# Adam-12 Wip



## RallyJack

Thought I might share this. It is the '68 Plymouth 4Dr resin body from R&R Resin Realm (http://www.resinrealm.net/) on the '68 2Dr AMT RoadRunner donor kit. The proper "Can" roof lights (not shown) are from MichiganCopCruiser on Ebay. MCC has lots of Police equipment in 1/43, 1/28, 1/24, 1/25 and 1/18 scale. I made the decals.


----------



## Scorpitat

One Adam 12, One Adam 12, disturbance at 1453 Caraba Road. See the man,,,,,,

Oh, what memories!

Sincerely,
Scorp. :wave:


----------



## Jafo

nice work


----------



## Zombie_61

Under the heading of constructive criticism, when compared to photos of the actual car the "Police", "80817", and "Protect and Serve" decals are a _little_ large. Otherwise, nice work so far! Be sure to post more progress photos! :thumbsup:


----------



## Guy Schlicter

RallyJack said:


> Thought I might share this. It is the '68 Plymouth 4Dr resin body from R&R Resin Realm (http://www.resinrealm.net/) on the '68 2Dr AMT RoadRunner donor kit. The proper "Can" roof lights (not shown) are from MichiganCopCruiser on Ebay. MCC has lots of Police equipment in 1/43, 1/28, 1/24, 1/25 and 1/18 scale. I made the decals.


Very Cool! Looks just like their first Police Car. MPC actually made I read a model of the Adam 12 Police Car. I saw the box and it had a picture of the Police Car, the one used in the first 3 seasons and a Picture of the best cops of all Martin Milner and Kent McCord. I too am a fan of Adam 12 and my Father was a retired N.Y.C. Police Officer.


----------



## DinoMike

That was a fan-made box, unfortunately. There never was an Adam-12 kit.


----------



## swhite228

DinoMike said:


> That was a fan-made box, unfortunately. There never was an Adam-12 kit.


The closest kit was the JoHan Police car which could be built as a car from Chicago, Detroit, New York city , or Los Angeles.


----------



## Thomas Becker

Yes there was a Adam-12 kit cause I built one back in the early 70's


----------



## Milton Fox Racing

Thomas Becker said:


> Yes there was a Adam-12 kit cause I built one back in the early 70's


I didnt build the kit, but seem to remember one with there images somewhere on the box too. :cheers2:


----------



## HOBBYENTHUSIAST

RallyJack said:


> Thought I might share this. It is the '68 Plymouth 4Dr resin body from R&R Resin Realm (Resin Realm Home Page) on the '68 2Dr AMT RoadRunner donor kit. The proper "Can" roof lights (not shown) are from MichiganCopCruiser on Ebay.
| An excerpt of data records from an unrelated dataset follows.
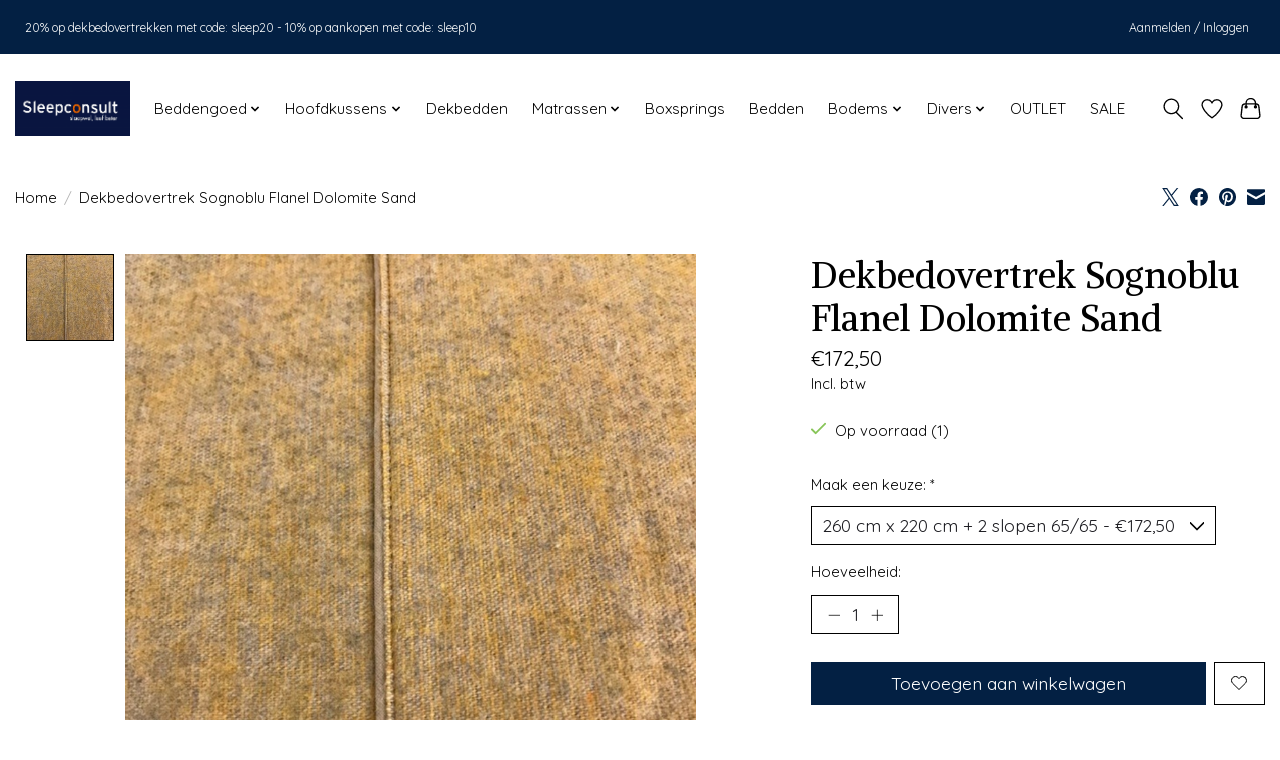

--- FILE ---
content_type: text/css; charset=UTF-8
request_url: https://cdn.webshopapp.com/shops/289076/themes/174583/assets/custom.css?2026010213485620210104192718
body_size: 877
content:
/* 20251206160803 - v2 */
.gui,
.gui-block-linklist li a {
  color: #666666;
}

.gui-page-title,
.gui a.gui-bold,
.gui-block-subtitle,
.gui-table thead tr th,
.gui ul.gui-products li .gui-products-title a,
.gui-form label,
.gui-block-title.gui-dark strong,
.gui-block-title.gui-dark strong a,
.gui-content-subtitle {
  color: #111e4e;
}

.gui-block-inner strong {
  color: #848484;
}

.gui a {
  color: #080fa2;
}

.gui-input.gui-focus,
.gui-text.gui-focus,
.gui-select.gui-focus {
  border-color: #080fa2;
  box-shadow: 0 0 2px #080fa2;
}

.gui-select.gui-focus .gui-handle {
  border-color: #080fa2;
}

.gui-block,
.gui-block-title,
.gui-buttons.gui-border,
.gui-block-inner,
.gui-image {
  border-color: #de1e1e;
}

.gui-block-title {
  color: #333333;
  background-color: #ffffff;
}

.gui-content-title {
  color: #333333;
}

.gui-form .gui-field .gui-description span {
  color: #666666;
}

.gui-block-inner {
  background-color: #f4f4f4;
}

.gui-block-option {
  border-color: #fadddd;
  background-color: #fdf3f3;
}

.gui-block-option-block {
  border-color: #fadddd;
}

.gui-block-title strong {
  color: #333333;
}

.gui-line,
.gui-cart-sum .gui-line {
  background-color: #f09999;
}

.gui ul.gui-products li {
  border-color: #f5bbbb;
}

.gui-block-subcontent,
.gui-content-subtitle {
  border-color: #f5bbbb;
}

.gui-faq,
.gui-login,
.gui-password,
.gui-register,
.gui-review,
.gui-sitemap,
.gui-block-linklist li,
.gui-table {
  border-color: #f5bbbb;
}

.gui-block-content .gui-table {
  border-color: #fadddd;
}

.gui-table thead tr th {
  border-color: #f09999;
  background-color: #fdf3f3;
}

.gui-table tbody tr td {
  border-color: #fadddd;
}

.gui a.gui-button-large,
.gui a.gui-button-small {
  border-color: #dd1d1d;
  color: #000000;
  background-color: #ffffff;
}

.gui a.gui-button-large.gui-button-action,
.gui a.gui-button-small.gui-button-action {
  border-color: #a85151;
  color: #000000;
  background-color: #ffffff;
}

.gui a.gui-button-large:active,
.gui a.gui-button-small:active {
  background-color: #cccccc;
  border-color: #b01717;
}

.gui a.gui-button-large.gui-button-action:active,
.gui a.gui-button-small.gui-button-action:active {
  background-color: #cccccc;
  border-color: #864040;
}

.gui-input,
.gui-text,
.gui-select,
.gui-number {
  border-color: #d42929;
  background-color: #ffffff;
}

.gui-select .gui-handle,
.gui-number .gui-handle {
  border-color: #d42929;
}

.gui-number .gui-handle a {
  background-color: #ffffff;
}

.gui-input input,
.gui-number input,
.gui-text textarea,
.gui-select .gui-value {
  color: #000000;
}

.gui-progressbar {
  background-color: #ffffff;
}

/* custom */
header, .navigation {
    background-color: unset;
}
header {
    border: unset;
}
.container {
    width: 100%;
    max-width: 1300px;
}
.topnav {
    background: #09163f;
}
.topnav, .topnav a {
    color: white;
}

footer {
    background: url(https://1.bp.blogspot.com/--vZUqfgp2dg/YPbeMVpafHI/AAAAAAAAJQY/Z10d5ObATbg4CsNcCN4SCoTrV4ANTDemACLcBGAsYHQ/s1200/Artboard%2B3%2B%25281%2529.png);
    background-color: #032043;
    padding-top: 50px;
    background-size: cover;
}

footer .newsletter .title {
    color: white;
}
.copyright-payment {
    background-color: #032043;
    color: white;
    margin-top: 50px;
}
.slider img {
    width: 100%;
}

:root {
  --color-primary: #032043;
}

.main-header__top-section {
  background-color: #032043;
  padding: 10px;
}
.btn--primary {
  background-color: #032043;
}
.btn--primary:hover {
  background-color: #082446bd;
}
.container {
  padding-left: 15px;
  padding-right: 15px;
}
.main-footer.border-top {
  background-color: #032043;
  background-image: url(https://1.bp.blogspot.com/--vZUqfgp2dg/YPbeMVpafHI/AAAAAAAAJQY/Z10d5ObATbg4CsNcCN4SCoTrV4ANTDemACLcBGAsYHQ/s1200/Artboard%2B3%2B%25281%2529.png);
  background-repeat: no-repeat;
  background-position: center center;
  background-attachment: scroll;
  background-size: cover;
  color: white;
}

.main-footer .border-top {
  background: #041b37;
}

@media screen and (min-width: 768px) {
  .main-header__nav {
    margin-top: 20px;
  }
}

@media screen and (max-width: 768px) {
  .main-footer__content,.main-header__mobile-content,.main-footer__colophon  {
    padding-left: 15px;
    padding-right: 15px;
  }
  .main-footer__content {
    padding-top: 0;
  }
}



--- FILE ---
content_type: text/javascript;charset=utf-8
request_url: https://www.sleepconsultshop.be/services/stats/pageview.js?product=102604599&hash=681c
body_size: -413
content:
// SEOshop 21-01-2026 06:52:23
MCC has lots of Police equipment in 1/43, 1/28, 1/24, 1/25 and 1/18 scale. I made the decals.


----------



## HOBBYENTHUSIAST

Hello,Could you make another one of these?


----------



## Milton Fox Racing

@RallyJack hasnt been around since 2012. You will have to give this one a shot on your own. Did you check the vendor links to see if they are still around? 🤙


----------



## irishtrek

1 Adamt-12, 1 Adam-12 415 fight group with chains and knives. 1 Adam-12 handle code 3.


----------